* Text shown
• • • •

Parkinson’s Researcher Fabricated Data
Neuroscientist Mona Thiruchelvam agrees to retract two studies linking neurodegeneration to pesticides.

A former assistant professor at the University of Medicine and Dentistry, New Jersey (UMDNJ) committed research misconduct by fabricating data, according to an investigation by the university and the Department of Health and Human Services’ Office of Research Integrity (ORI). The ORI, which announced its findings on Thursday (June 2icon_cool.gif, determined that Mona Thiruchelvam falsified cell count data published in two papers in 2009 in Environmental Health Perspectives and Journal of Biological Chemistry, both of which she has agreed to retract.

Thiruchelvam fabricated stereological cell count data in two studies on how pesticides influence neuronal mechanisms involved in Parkinson’s disease (PD). The studies reported the results of 13 new experiments that supposedly counted nigrostriatal neurons in the brains of mice and rats, but an investigation spearheaded by the UMDNJ determined those counts were never taken. The nigrostriatal pathway is a major dopamine circuit in the brain, and loss of neurons in this area is one of the main features of Parkinson’s disease.

The papers slated for retraction investigate the neurological response to the combined pesticides paraquat and maneb, and suggest the pesticide atrazine also has a role in disrupting dopamine pathways. The false data were used to create several summary bar graphs, which Thiruchelvam modified to support the hypothesis that proteasomal dysfunction is higher in males than females with PD, and that exposure to paraquat and maneb enhances this effect.

• • • •

* About this exercise
Return the passage of the article on the Parkinson's researcher between "Parkinson’s Researcher Fabricated" and "agreed to retract.", inclusive, copied word for word.

Items from a data source
• • • •

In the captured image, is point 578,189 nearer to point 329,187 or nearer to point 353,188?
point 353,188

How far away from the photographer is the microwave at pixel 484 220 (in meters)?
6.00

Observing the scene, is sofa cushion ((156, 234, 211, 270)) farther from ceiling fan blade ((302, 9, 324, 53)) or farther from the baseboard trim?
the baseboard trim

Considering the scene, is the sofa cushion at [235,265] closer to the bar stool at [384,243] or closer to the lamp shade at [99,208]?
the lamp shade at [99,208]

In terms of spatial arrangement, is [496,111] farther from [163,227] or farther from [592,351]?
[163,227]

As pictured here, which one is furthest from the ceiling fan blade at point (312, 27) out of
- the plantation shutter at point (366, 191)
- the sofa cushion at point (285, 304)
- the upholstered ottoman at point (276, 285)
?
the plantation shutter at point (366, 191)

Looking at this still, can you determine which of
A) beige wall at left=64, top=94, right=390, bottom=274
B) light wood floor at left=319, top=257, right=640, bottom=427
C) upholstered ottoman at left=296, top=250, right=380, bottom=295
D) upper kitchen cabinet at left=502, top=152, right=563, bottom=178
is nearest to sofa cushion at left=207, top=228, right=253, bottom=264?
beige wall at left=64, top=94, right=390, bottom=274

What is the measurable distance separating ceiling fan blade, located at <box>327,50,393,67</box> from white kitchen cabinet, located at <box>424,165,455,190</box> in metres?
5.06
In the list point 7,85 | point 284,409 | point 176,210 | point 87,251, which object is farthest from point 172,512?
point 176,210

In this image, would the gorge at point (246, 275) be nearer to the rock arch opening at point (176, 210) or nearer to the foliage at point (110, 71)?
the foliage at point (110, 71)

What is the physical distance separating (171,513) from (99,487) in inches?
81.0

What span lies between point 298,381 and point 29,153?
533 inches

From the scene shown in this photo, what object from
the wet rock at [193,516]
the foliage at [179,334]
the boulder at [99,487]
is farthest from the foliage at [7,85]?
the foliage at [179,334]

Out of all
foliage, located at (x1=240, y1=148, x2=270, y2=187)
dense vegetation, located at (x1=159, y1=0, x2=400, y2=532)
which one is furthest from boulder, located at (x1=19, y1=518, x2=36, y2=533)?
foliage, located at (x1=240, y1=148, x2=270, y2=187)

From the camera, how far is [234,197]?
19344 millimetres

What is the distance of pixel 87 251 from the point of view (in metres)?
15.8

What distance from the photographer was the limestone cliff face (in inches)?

• • • •

* Result
Parkinson’s Researcher Fabricated Data
Neuroscientist Mona Thiruchelvam agrees to retract two studies linking neurodegeneration to pesticides.

A former assistant professor at the University of Medicine and Dentistry, New Jersey (UMDNJ) committed research misconduct by fabricating data, according to an investigation by the university and the Department of Health and Human Services’ Office of Research Integrity (ORI). The ORI, which announced its findings on Thursday (June 2icon_cool.gif, determined that Mona Thiruchelvam falsified cell count data published in two papers in 2009 in Environmental Health Perspectives and Journal of Biological Chemistry, both of which she has agreed to retract.